## EXERCISE DIRECTIONS
Retype the data below, every word of it, exactly.

============

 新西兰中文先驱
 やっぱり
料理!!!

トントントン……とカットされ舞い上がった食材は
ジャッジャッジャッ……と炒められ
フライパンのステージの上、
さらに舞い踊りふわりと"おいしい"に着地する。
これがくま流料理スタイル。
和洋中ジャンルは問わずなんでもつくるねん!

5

============

## ANSWER SPACE
 新西兰中文先驱
 やっぱり
料理!!!

トントントン……とカットされ舞い上がった食材は
ジャッジャッジャッ……と炒められ
フライパンのステージの上、
さらに舞い踊りふわりと"おいしい"に着地する。
これがくま流料理スタイル。
和洋中ジャンルは問わずなんでもつくるねん!

5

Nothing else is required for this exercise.